You melt yourself some sugar, in this case, brown sugar and refined white cane sugar. Sugar melts irregularly in patches spread out there on the bottom of a pan. It is fascinating to watch. The liquid sugar portion may darken faster than the unmelted portion so the process might need to be halted before all the sugar actually melts. The process is arrested by the addition of cream which boils away at temperature lower than it takes to melt sugar so arresting the process is violent and exciting. Then those alcohols ↑ are added, the pan tipped to the flame, and poof there is a lovely fire while all that ↓ is shaken together. 

*  cream
*  butter
*  cinnamon
*  ginger (impulse addition)
*  pinch of salt

Update:  Here is an example of a situation that makes me go, "Wut? Did that just happen?" There is no logical place to sort this so I will file it under "M" for,

"Man, oh man, these coincidences sure can be coincidental sometimes."

I made a version of bananas Foster. Photographed the finished plate. Ate the ice cream, bananas, and sauce. Resized and adjusted the photos. Uploaded photos. Wrote a brief post on bananas Foster. Solved crossword puzzle that featured bananas Foster.

Is that last bit funny or spooky?

The puzzle came from a file of puzzles in this format. Now the format has changed and so has the situation with the free puzzles, so when these are gone, that's it, there is no replacement. So I pick one randomly, thus diminishing the file of puzzles. It says "Sunday Challenge" so naturally a difficult puzzle is expected. I notice large open corners and an open cross in the center. Those are good signs for a serious un-themed puzzle. I am familiar with the constructor from previous puzzles and from the crossword convention web site. These things are usually bears. As it turns out, this one is not. I got "American History" from its three first letters and an unhelpful clue that refers to the other answer within the puzzle that runs all the way across and forms the shape of a cross with this answer, so that is the nearest this puzzle will come to anything so much as a theme.
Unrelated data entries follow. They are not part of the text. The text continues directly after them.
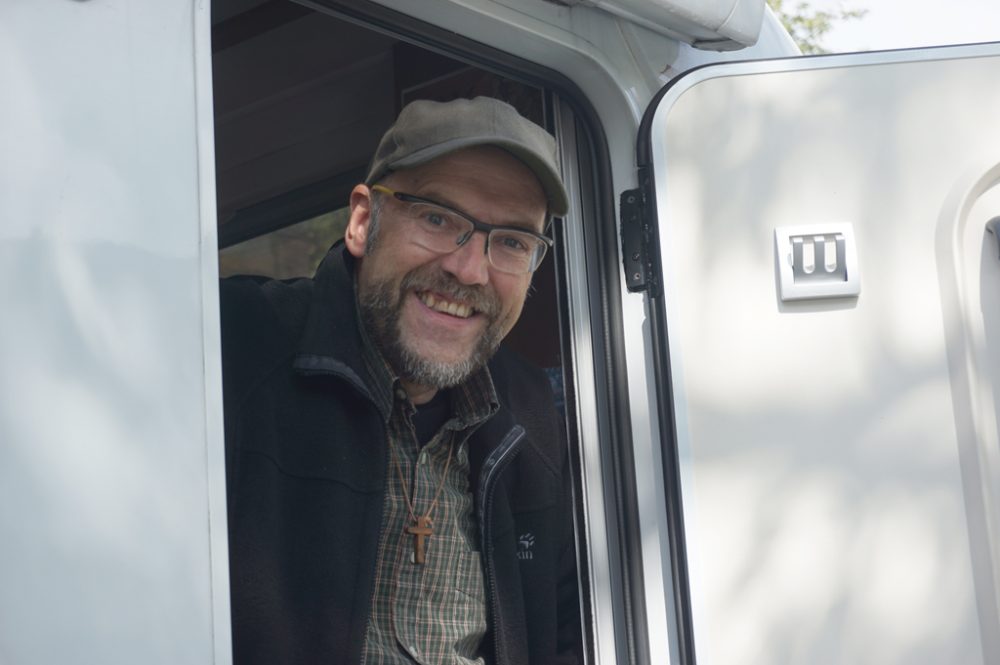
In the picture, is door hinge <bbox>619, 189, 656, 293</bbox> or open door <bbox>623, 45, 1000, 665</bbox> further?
door hinge <bbox>619, 189, 656, 293</bbox>

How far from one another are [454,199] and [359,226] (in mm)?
219

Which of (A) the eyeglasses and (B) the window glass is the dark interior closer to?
(B) the window glass

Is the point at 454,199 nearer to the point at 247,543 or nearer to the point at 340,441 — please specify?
the point at 340,441

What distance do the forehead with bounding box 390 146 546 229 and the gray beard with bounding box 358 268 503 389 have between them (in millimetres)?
139

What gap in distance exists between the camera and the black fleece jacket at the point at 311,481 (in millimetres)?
1857

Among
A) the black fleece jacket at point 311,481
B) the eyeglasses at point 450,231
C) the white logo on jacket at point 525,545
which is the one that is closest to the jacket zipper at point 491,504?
the black fleece jacket at point 311,481

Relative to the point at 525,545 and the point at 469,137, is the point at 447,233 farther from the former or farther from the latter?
the point at 525,545

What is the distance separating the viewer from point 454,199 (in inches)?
89.7

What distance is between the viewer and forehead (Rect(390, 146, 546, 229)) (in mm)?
2279

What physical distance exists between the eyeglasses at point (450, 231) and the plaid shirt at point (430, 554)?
235 millimetres

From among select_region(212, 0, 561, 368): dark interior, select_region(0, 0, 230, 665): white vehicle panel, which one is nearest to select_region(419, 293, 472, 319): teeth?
select_region(212, 0, 561, 368): dark interior

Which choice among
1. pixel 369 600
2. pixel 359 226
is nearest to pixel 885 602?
pixel 369 600

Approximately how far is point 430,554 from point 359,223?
0.64m

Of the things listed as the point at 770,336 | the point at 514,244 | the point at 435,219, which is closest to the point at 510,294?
the point at 514,244
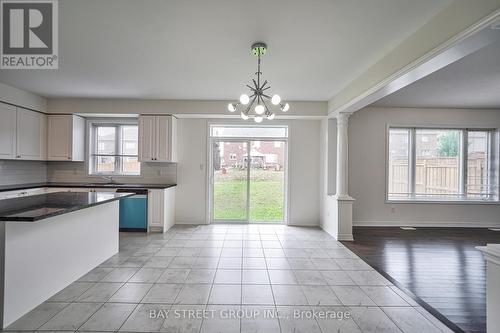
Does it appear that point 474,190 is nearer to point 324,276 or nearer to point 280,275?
point 324,276

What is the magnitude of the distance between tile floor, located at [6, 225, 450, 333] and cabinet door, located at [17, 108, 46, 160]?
284 cm

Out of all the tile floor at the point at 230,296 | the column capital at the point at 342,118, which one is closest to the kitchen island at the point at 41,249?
the tile floor at the point at 230,296

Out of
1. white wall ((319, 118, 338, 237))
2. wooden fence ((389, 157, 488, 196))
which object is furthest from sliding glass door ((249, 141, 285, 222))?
wooden fence ((389, 157, 488, 196))

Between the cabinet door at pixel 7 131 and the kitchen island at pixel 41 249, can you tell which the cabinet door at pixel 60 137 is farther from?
the kitchen island at pixel 41 249

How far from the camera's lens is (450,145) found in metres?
5.54

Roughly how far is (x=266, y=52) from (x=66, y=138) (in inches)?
180

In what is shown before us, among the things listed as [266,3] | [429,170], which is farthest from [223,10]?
[429,170]

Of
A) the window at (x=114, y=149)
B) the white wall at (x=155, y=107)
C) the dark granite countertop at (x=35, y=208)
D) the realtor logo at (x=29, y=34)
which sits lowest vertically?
the dark granite countertop at (x=35, y=208)

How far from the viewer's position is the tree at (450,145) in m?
5.54

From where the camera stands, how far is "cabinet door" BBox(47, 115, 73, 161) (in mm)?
4965

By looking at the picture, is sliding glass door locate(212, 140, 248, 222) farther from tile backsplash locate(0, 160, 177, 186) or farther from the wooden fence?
the wooden fence

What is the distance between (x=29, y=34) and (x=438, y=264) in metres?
5.78

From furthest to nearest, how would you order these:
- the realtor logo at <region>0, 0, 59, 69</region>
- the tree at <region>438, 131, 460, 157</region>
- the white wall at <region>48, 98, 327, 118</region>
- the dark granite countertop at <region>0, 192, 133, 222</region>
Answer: the tree at <region>438, 131, 460, 157</region>
the white wall at <region>48, 98, 327, 118</region>
the realtor logo at <region>0, 0, 59, 69</region>
the dark granite countertop at <region>0, 192, 133, 222</region>

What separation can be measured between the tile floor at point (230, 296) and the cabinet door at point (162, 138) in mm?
1888
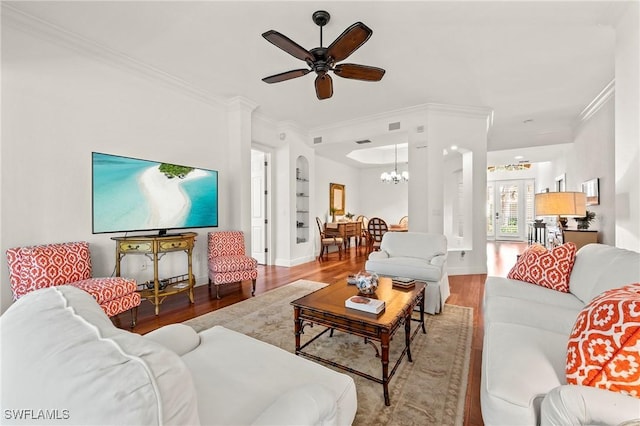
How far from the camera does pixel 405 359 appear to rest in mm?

That the two clues are self-referential means the across answer will have something to do with American History and that is a very helpful clue to have, much better than the two clues provided which simply refer to each other. John Quincy Adams formed up with just two starting letters. From my point of view the puzzle is not difficult, in fact the opposite, so nothing close to challenging. Now you could probably go, "Well, maybe you got lucky this time like you did on the CLEP tests, and just happened to know the stuff they are asking."  And I would see the wisdom in that stance and not be tempted to argue because, after all, how many letters do you imagine were needed for "ice cream" to solve this bananas Foster ingredient clue?